▶ [Provided text]
Start of Block

Identical plated dishes on a long table with one different plate, symbolizing generic AI workflows versus original thinking.

The AI Productivity Myth That Costs Beginners The Most

The most expensive version of this trap hits people new to a field. They mistake the model's fluency for their own competence. The output reads professional, so they assume it is professional. Six months later they've shipped a portfolio, a blog, a codebase, or a brand voice that's polished on the surface and hollow underneath, and they can't tell the difference because they never built the taste to evaluate it.

I'm not sure how to solve this honestly. The advice "learn the fundamentals first" sounds like a boomer telling you to learn long division before using a calculator, and I don't fully buy it. But there's a version of it that's true: you need some friction with the raw material to develop judgment, and AI removes that friction by default.

If you're searching for the best AI tools for students or hunting down free AI productivity tools, the more useful question is which parts of the work you're trying to skip and whether skipping those parts builds or erodes your ability to do the job. Using Claude to explain a concept you're stuck on builds. Using it to write the essay so you can submit it erodes. Both feel productive. Only one of them compounds.

End of Block

▶ [Actions to take]
A. Copy the AI productivity article word for word between "The most expensive" and "friction by default.", inclusive.
B. Pick up the AI productivity article after its final sentence and keep writing it.

▶ [Provided data]
Start of Block

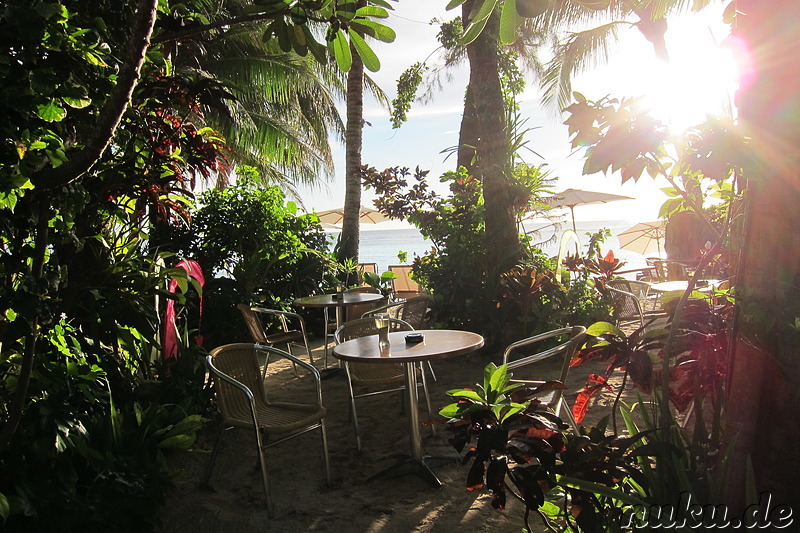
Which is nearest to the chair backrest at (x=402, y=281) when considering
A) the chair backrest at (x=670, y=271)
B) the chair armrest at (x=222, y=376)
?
the chair backrest at (x=670, y=271)

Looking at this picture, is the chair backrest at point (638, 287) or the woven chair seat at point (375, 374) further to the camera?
the chair backrest at point (638, 287)

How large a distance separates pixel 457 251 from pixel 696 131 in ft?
15.8

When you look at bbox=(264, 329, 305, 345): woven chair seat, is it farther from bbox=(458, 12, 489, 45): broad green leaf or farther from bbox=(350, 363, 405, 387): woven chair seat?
bbox=(458, 12, 489, 45): broad green leaf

End of Block

▶ [Responses for each task]
A.
The most expensive version of this trap hits people new to a field. They mistake the model's fluency for their own competence. The output reads professional, so they assume it is professional. Six months later they've shipped a portfolio, a blog, a codebase, or a brand voice that's polished on the surface and hollow underneath, and they can't tell the difference because they never built the taste to evaluate it.

I'm not sure how to solve this honestly. The advice "learn the fundamentals first" sounds like a boomer telling you to learn long division before using a calculator, and I don't fully buy it. But there's a version of it that's true: you need some friction with the raw material to develop judgment, and AI removes that friction by default.

B.
The same logic applies to anyone asking which are the best AI productivity tools for their workflow. The tool barely matters. ChatGPT, Claude, Gemini, Cursor, Perplexity: the gap between them is smaller than the gap between two users of the same tool with different levels of underlying expertise.

How To Use AI Without Losing Your Creative Edge

A few rules I've landed on, none of them clean:

  1. Don't let the model write the first draft of anything you care about. Outline it yourself. Use the model to argue with the outline, fill in the boring connective tissue, or stress-test your weakest section. The first draft is where the thinking happens. If you outsource it, you outsource the thinking.
  2. Audit what you'd lose if the tool disappeared tomorrow. If your entire content engine, sales process, or design pipeline collapses without ChatGPT, you don't have a workflow, you have a dependency. Over-reliance on AI in creative work shows up first as speed and second as the realization that you can't work without it.
  3. Treat any prompt or stack you found in a viral thread as a starting point, not an asset. By the time it's viral, the alpha is gone. The interesting work is what you build on top using context nobody else has.
  4. Spend the time AI saves you on something AI can't do. This is the part most people skip. They use the model to cut a four-hour task to one hour, and then fill the other three hours with more AI-assisted tasks. Net output: more median work. The point of saved time is to invest it in the rare skills, the original research, the customer conversations, the niche expertise that the model can't generate.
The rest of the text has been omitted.